• Page excerpt:
★ ★ ★ ★ ★ ★ ★

I.--MEAT, POULTRY, ETC.

_To make Dutch-beef_:--Take the lean part of a buttock of beef raw;
rub it well with brown sugar all over, and let it lie in a pan or tray
two or three hours, turning it three or four times; then salt it well
with common salt and salt-petre, and let it lie a fortnight, turning
it every day; then roll it very strait in a coarse cloth, and put it
in a cheese-press a day and a night, and hang it to dry in a chimney.
When you boil it, you must put it in a cloth: when 'tis cold, it will
cut out into shivers as Dutch-beef.

_To dry Mutton to cut out in Shivers as Dutch-Beef_:--Take a middling
leg of mutton, then take half a pound of brown sugar, and rub it hard
all over your mutton, and let it lie twenty-four hours; then take an
ounce and half of saltpetre, and mix it with a pound of common salt,
and rub that all over the mutton every other day, till 'tis all on,
and let it lie nine days longer; keep the place free from brine, then
hang it up to dry three days, then smoke it in a chimney where wood is
burnt; the fire must not be too hot; a fortnight will dry it. Boil
it like other hams, and when 'tis cold, cut it out in shivers like
Dutch-beef.

_To stuff a Shoulder or Leg of Mutton with Oysters_:--Take a little
grated bread, some beef-suet, yolks of hard eggs, three anchovies,
a bit of an onion, salt and pepper, thyme and winter-savoury, twelve
oysters, some nutmeg grated; mix all these together, and shred them
very fine, and work them up with raw eggs like a paste, and stuff your
mutton under the skin in the thickest place, or where you please, and
roast it; and for sauce take some of the oyster-liquor, some claret,
two or three anchovies, a little nutmeg, a bit of an onion, the rest
of the oysters: stew all these together, then take out the onion, and
put it under the mutton.

★ ★ ★ ★ ★ ★ ★

• Entries shown:
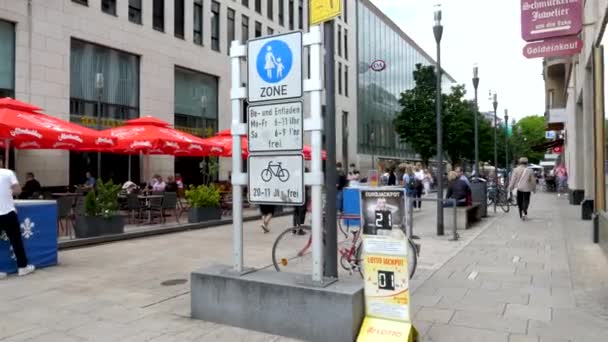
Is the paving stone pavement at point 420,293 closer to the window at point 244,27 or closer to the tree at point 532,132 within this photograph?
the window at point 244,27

★ ★ ★ ★ ★ ★ ★

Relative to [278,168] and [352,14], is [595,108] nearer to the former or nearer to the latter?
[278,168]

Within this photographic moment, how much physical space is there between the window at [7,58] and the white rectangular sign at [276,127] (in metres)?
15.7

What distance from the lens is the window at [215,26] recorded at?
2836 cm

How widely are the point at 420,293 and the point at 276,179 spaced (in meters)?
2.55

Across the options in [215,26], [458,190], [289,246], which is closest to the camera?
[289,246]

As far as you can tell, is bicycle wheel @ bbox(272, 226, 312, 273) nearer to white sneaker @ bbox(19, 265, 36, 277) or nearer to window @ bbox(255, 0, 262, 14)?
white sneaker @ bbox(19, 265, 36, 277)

★ ★ ★ ★ ★ ★ ★

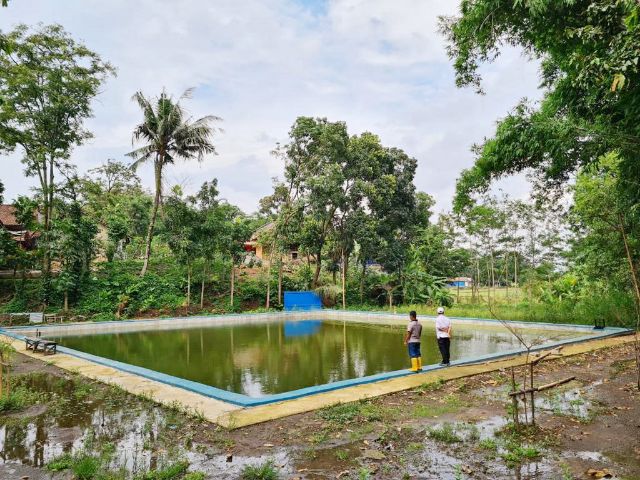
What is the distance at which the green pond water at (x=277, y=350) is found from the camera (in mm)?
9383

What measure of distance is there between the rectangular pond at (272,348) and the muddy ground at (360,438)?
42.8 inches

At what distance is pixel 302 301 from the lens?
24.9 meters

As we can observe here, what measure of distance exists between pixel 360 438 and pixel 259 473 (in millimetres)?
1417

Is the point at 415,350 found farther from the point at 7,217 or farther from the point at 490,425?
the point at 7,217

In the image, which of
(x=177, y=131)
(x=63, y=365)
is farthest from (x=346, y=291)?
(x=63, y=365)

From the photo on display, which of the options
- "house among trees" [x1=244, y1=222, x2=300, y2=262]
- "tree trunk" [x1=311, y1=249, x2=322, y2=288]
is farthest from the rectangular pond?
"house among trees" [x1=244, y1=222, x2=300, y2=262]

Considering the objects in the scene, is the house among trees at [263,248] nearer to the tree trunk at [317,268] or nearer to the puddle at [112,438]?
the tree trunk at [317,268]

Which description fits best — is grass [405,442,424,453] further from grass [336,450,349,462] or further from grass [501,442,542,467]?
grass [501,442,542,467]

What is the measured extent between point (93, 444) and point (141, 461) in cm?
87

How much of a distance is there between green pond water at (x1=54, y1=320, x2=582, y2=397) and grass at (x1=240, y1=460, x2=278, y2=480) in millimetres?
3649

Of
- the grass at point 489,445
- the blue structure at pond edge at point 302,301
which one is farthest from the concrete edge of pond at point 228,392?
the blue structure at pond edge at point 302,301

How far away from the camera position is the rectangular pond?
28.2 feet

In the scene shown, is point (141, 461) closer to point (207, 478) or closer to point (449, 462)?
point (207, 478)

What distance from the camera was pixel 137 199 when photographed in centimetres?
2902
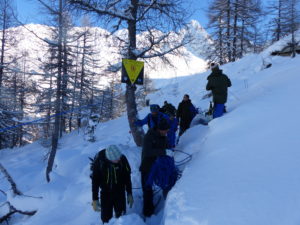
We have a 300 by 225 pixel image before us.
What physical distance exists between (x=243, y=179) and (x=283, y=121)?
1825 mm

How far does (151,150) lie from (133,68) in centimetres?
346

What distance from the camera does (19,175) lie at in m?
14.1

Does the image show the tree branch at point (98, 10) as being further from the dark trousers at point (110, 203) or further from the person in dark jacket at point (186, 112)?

★ ★ ★ ★ ★ ★ ★

• The problem: Reproduce the whole text of meat and mutton recipes word for word, from its heading through its final line.

• Answer to this task:
I.--MEAT, POULTRY, ETC.

_To make Dutch-beef_:--Take the lean part of a buttock of beef raw;
rub it well with brown sugar all over, and let it lie in a pan or tray
two or three hours, turning it three or four times; then salt it well
with common salt and salt-petre, and let it lie a fortnight, turning
it every day; then roll it very strait in a coarse cloth, and put it
in a cheese-press a day and a night, and hang it to dry in a chimney.
When you boil it, you must put it in a cloth: when 'tis cold, it will
cut out into shivers as Dutch-beef.

_To dry Mutton to cut out in Shivers as Dutch-Beef_:--Take a middling
leg of mutton, then take half a pound of brown sugar, and rub it hard
all over your mutton, and let it lie twenty-four hours; then take an
ounce and half of saltpetre, and mix it with a pound of common salt,
and rub that all over the mutton every other day, till 'tis all on,
and let it lie nine days longer; keep the place free from brine, then
hang it up to dry three days, then smoke it in a chimney where wood is
burnt; the fire must not be too hot; a fortnight will dry it. Boil
it like other hams, and when 'tis cold, cut it out in shivers like
Dutch-beef.

_To stuff a Shoulder or Leg of Mutton with Oysters_:--Take a little
grated bread, some beef-suet, yolks of hard eggs, three anchovies,
a bit of an onion, salt and pepper, thyme and winter-savoury, twelve
oysters, some nutmeg grated; mix all these together, and shred them
very fine, and work them up with raw eggs like a paste, and stuff your
mutton under the skin in the thickest place, or where you please, and
roast it; and for sauce take some of the oyster-liquor, some claret,
two or three anchovies, a little nutmeg, a bit of an onion, the rest
of the oysters: stew all these together, then take out the onion, and
put it under the mutton.